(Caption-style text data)
**********

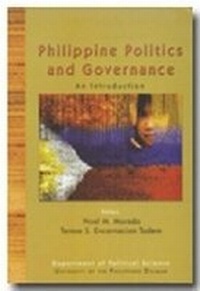 Enlarge image Cover: Philippine Politics and Governance - University of the Philippines, Department of Political Science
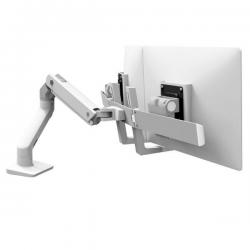 HX Dual Desk Arm (White)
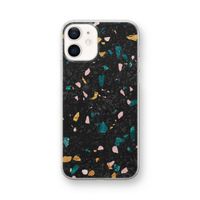 Terrazzo N°10: iPhone 12 mini Transparant Hoesje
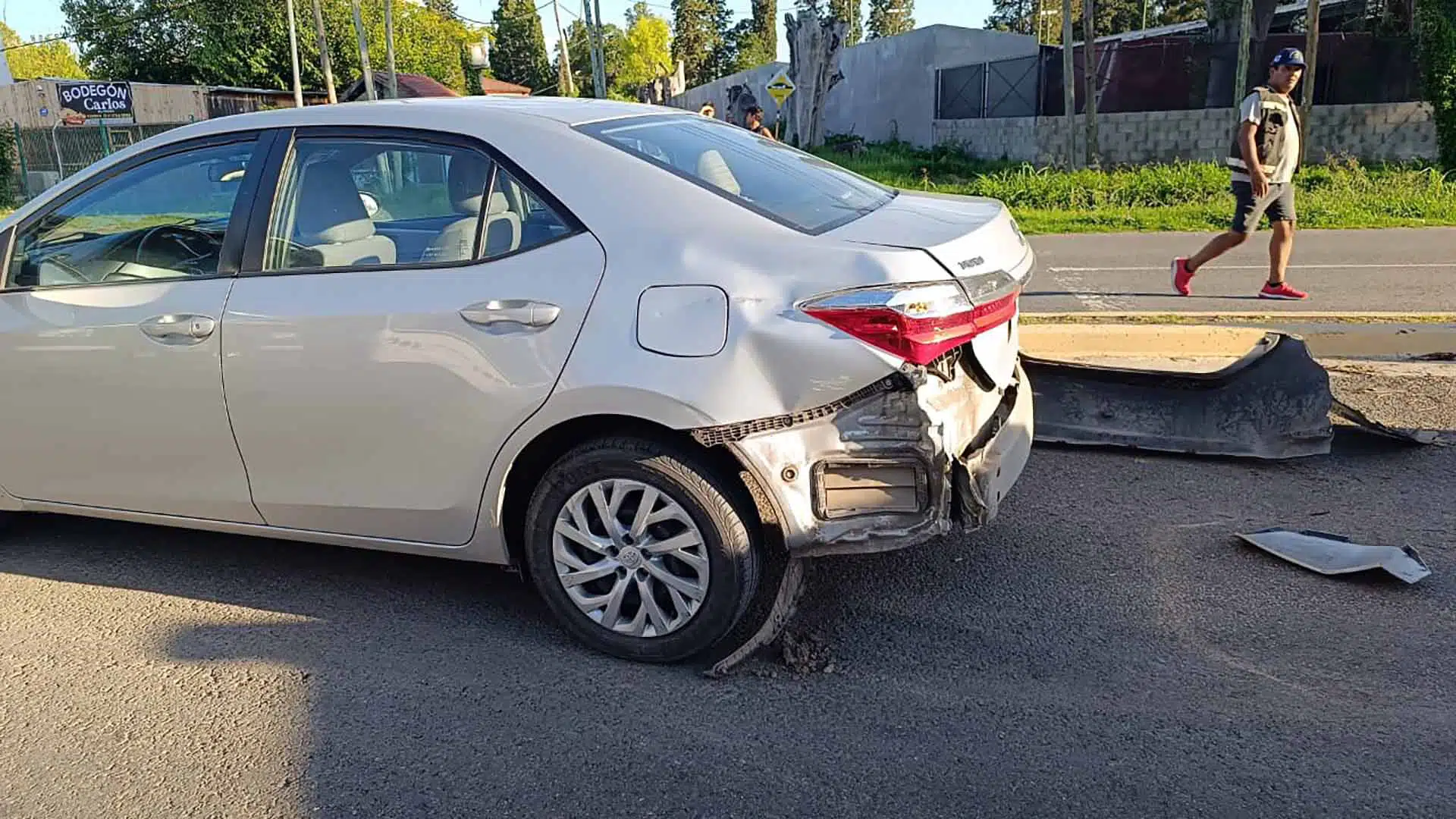 Motociclista muerto Ruta 8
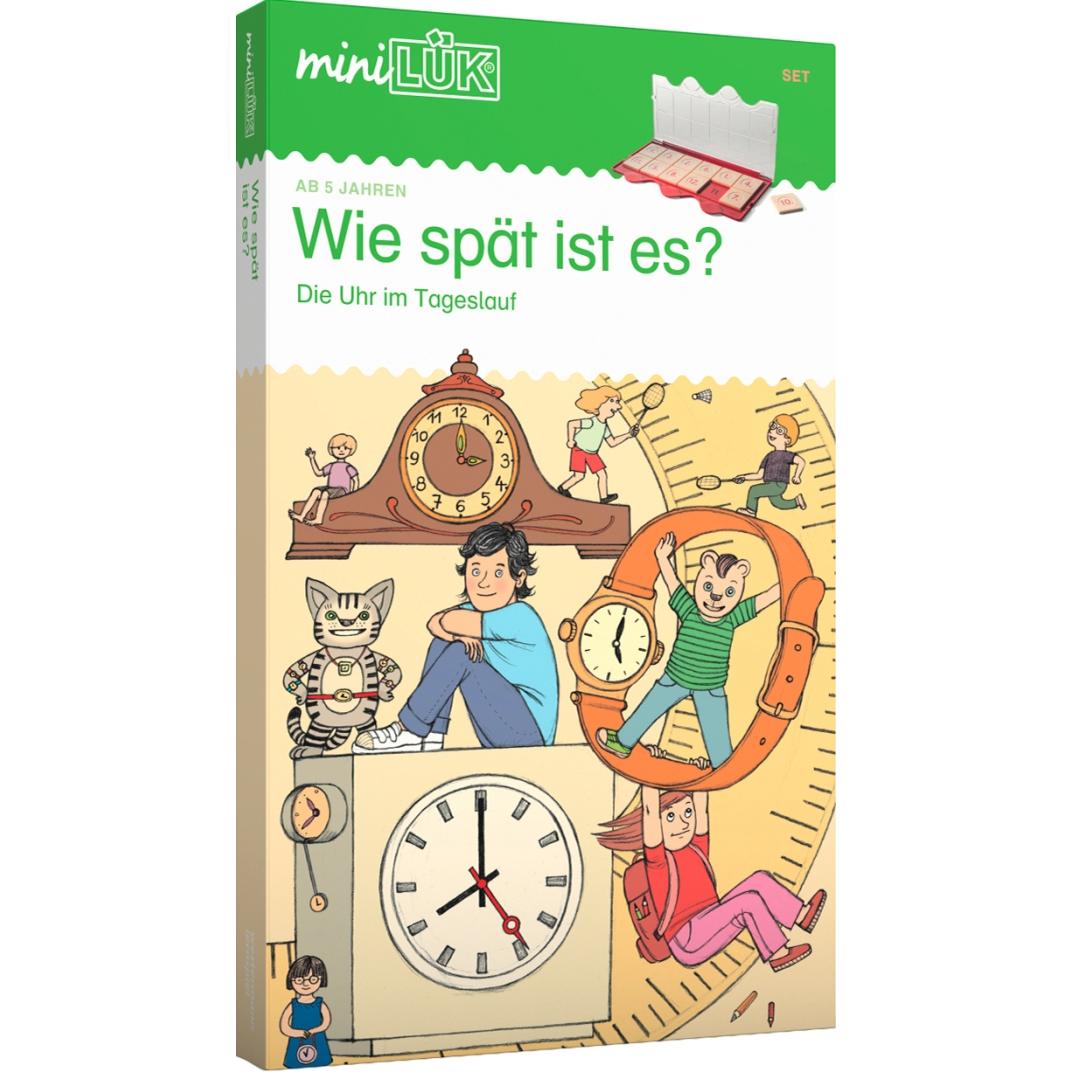 Thumbnail - Wie spät ist es, Schulbücher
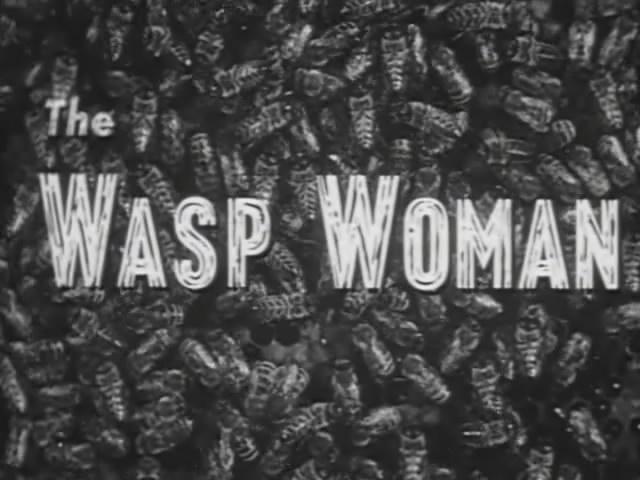 Кадр из фильма Женщина-оса / The Wasp Woman (1959)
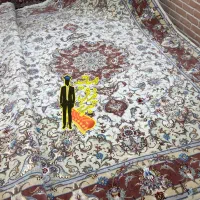 فرش جفت۶متر علیا۴۰رج دقیق تبریز (اقساط بدون بهره)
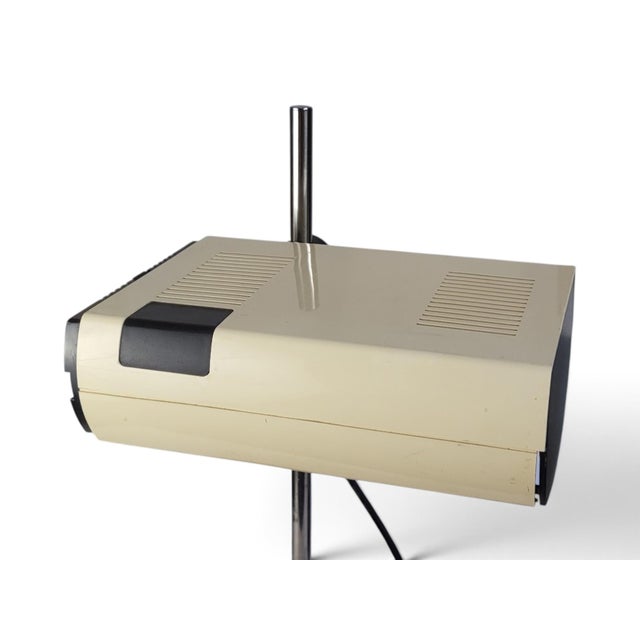 Metal Vintage Manade Desk Lamp by Jean-René Talopp for Samp, France, 1970s For Sale - Image 7 of 15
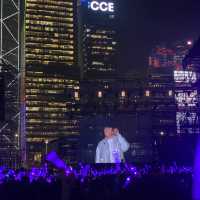 中環海濱空間 林俊傑演唱會
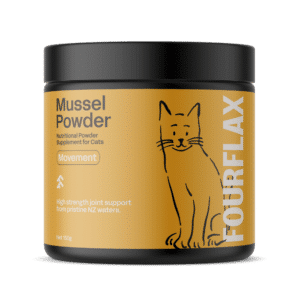 fourflax feline mussel powder 150g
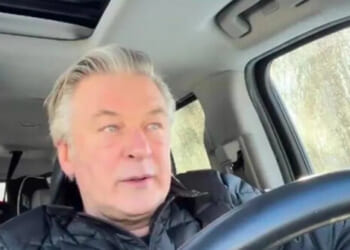 Alec Baldwin Crashes Range Rover into a Tree in the Hamptons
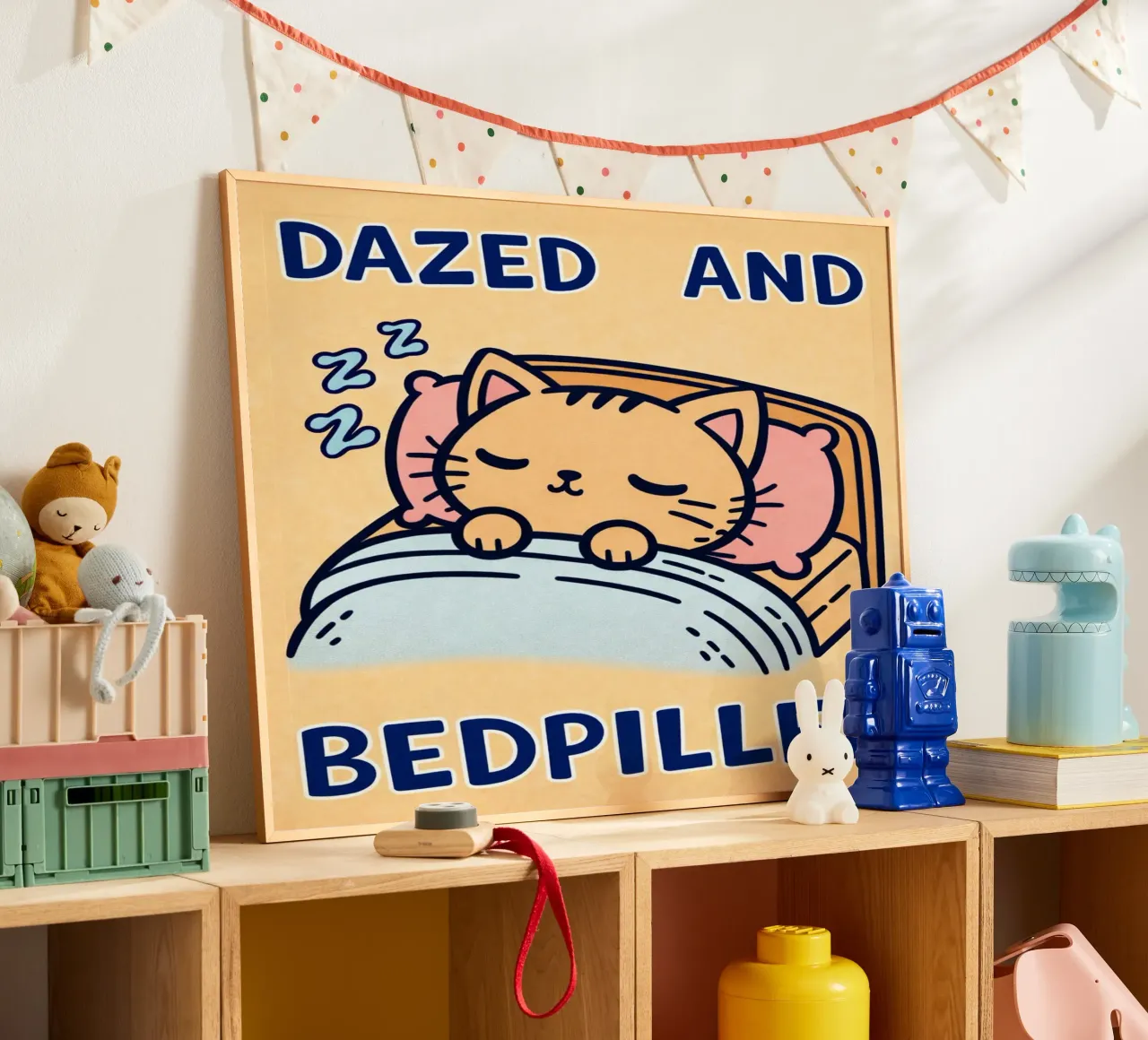 stordito e intontito poster da kamilaze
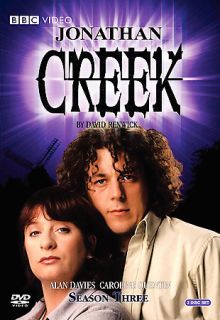 Jonathan Creek   Season 3 DVD, 2009, 2 Disc Set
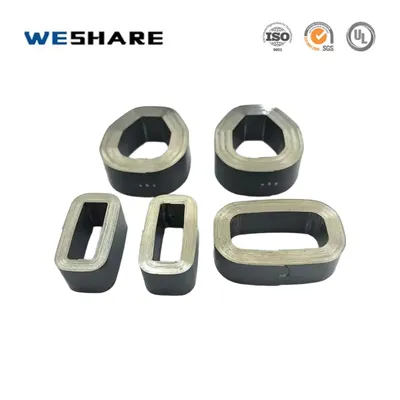 Amorphous High Magnetic Induction Iron Core with CE Certificate for Transformer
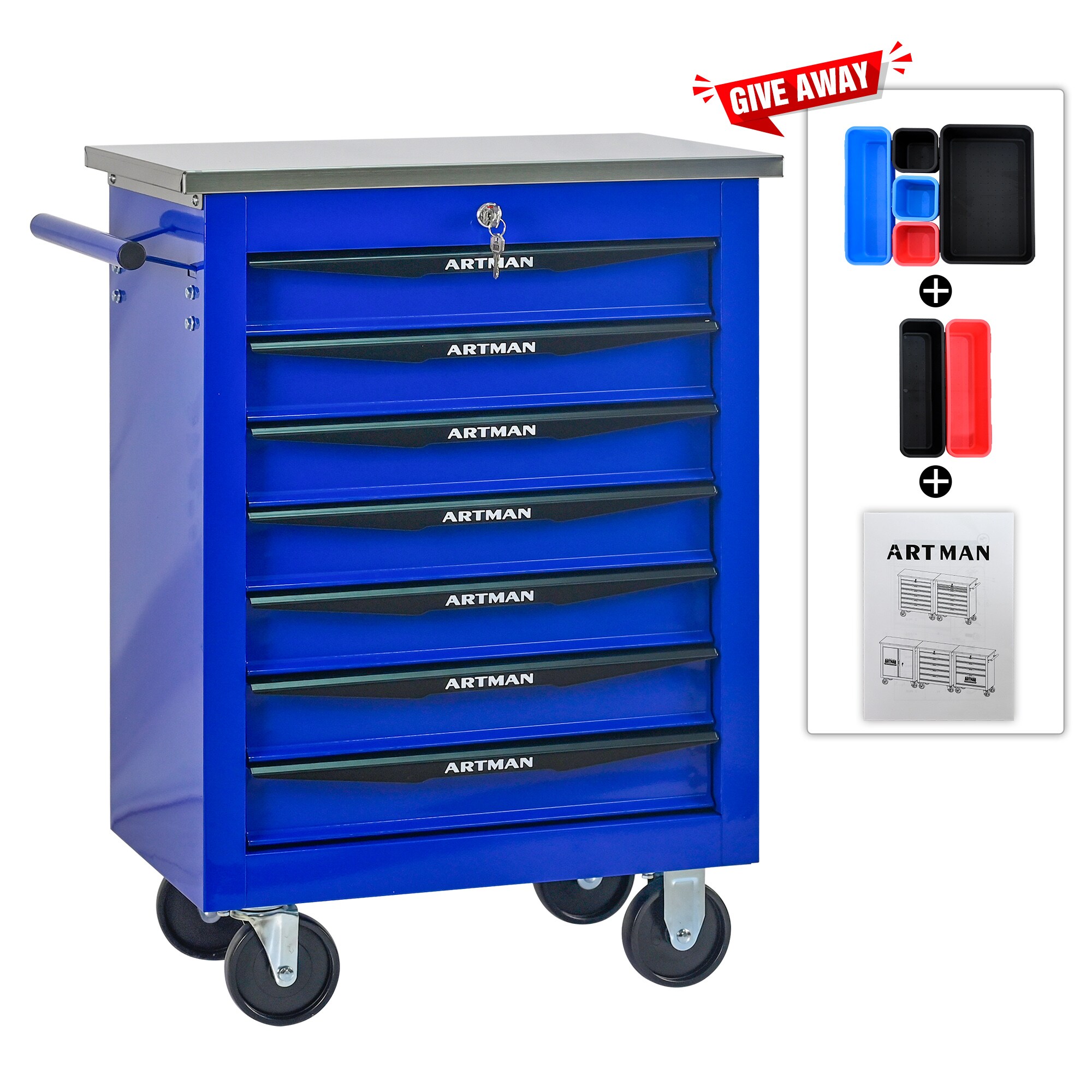 LOVMOR SF-L-W1102P298229 Utility-Carts - View #4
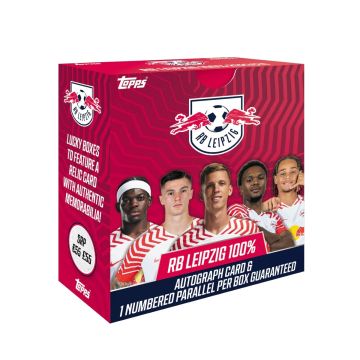 2023-24 Topps 100% RB Leipzig Team Set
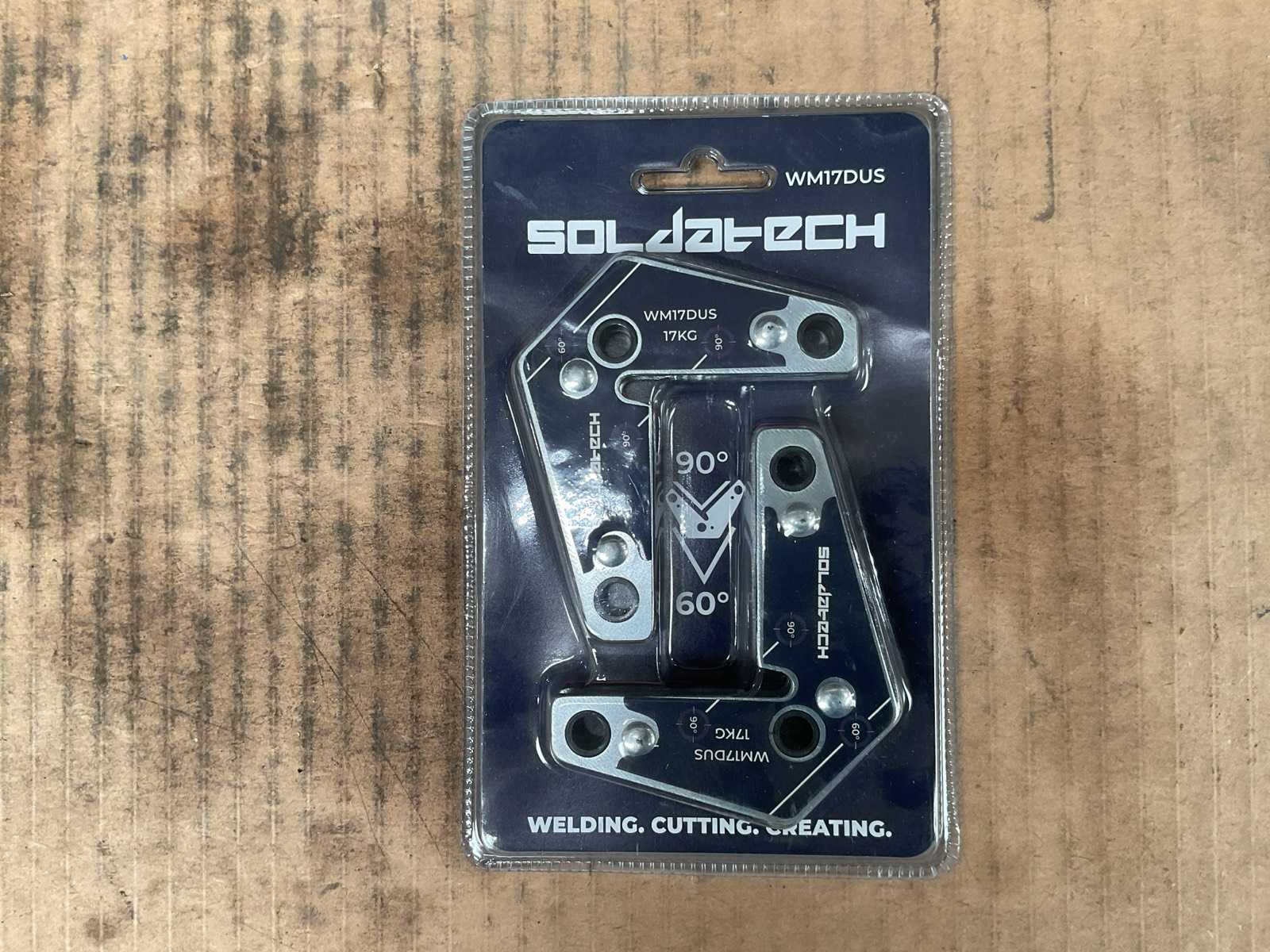 SoldaTech WM17DUS Lasmagneet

**********

Could you reproduce the records above exactly, leaving out the pictures?

## Response to this task:
 Enlarge image Cover: Philippine Politics and Governance - University of the Philippines, Department of Political Science
 HX Dual Desk Arm (White)
 Terrazzo N°10: iPhone 12 mini Transparant Hoesje
 Motociclista muerto Ruta 8
 Thumbnail - Wie spät ist es, Schulbücher
 Кадр из фильма Женщина-оса / The Wasp Woman (1959)
 فرش جفت۶متر علیا۴۰رج دقیق تبریز (اقساط بدون بهره)
 Metal Vintage Manade Desk Lamp by Jean-René Talopp for Samp, France, 1970s For Sale - Image 7 of 15
 中環海濱空間 林俊傑演唱會
 fourflax feline mussel powder 150g
 Alec Baldwin Crashes Range Rover into a Tree in the Hamptons
 stordito e intontito poster da kamilaze
 Jonathan Creek   Season 3 DVD, 2009, 2 Disc Set
 Amorphous High Magnetic Induction Iron Core with CE Certificate for Transformer
 LOVMOR SF-L-W1102P298229 Utility-Carts - View #4
 2023-24 Topps 100% RB Leipzig Team Set
 SoldaTech WM17DUS Lasmagneet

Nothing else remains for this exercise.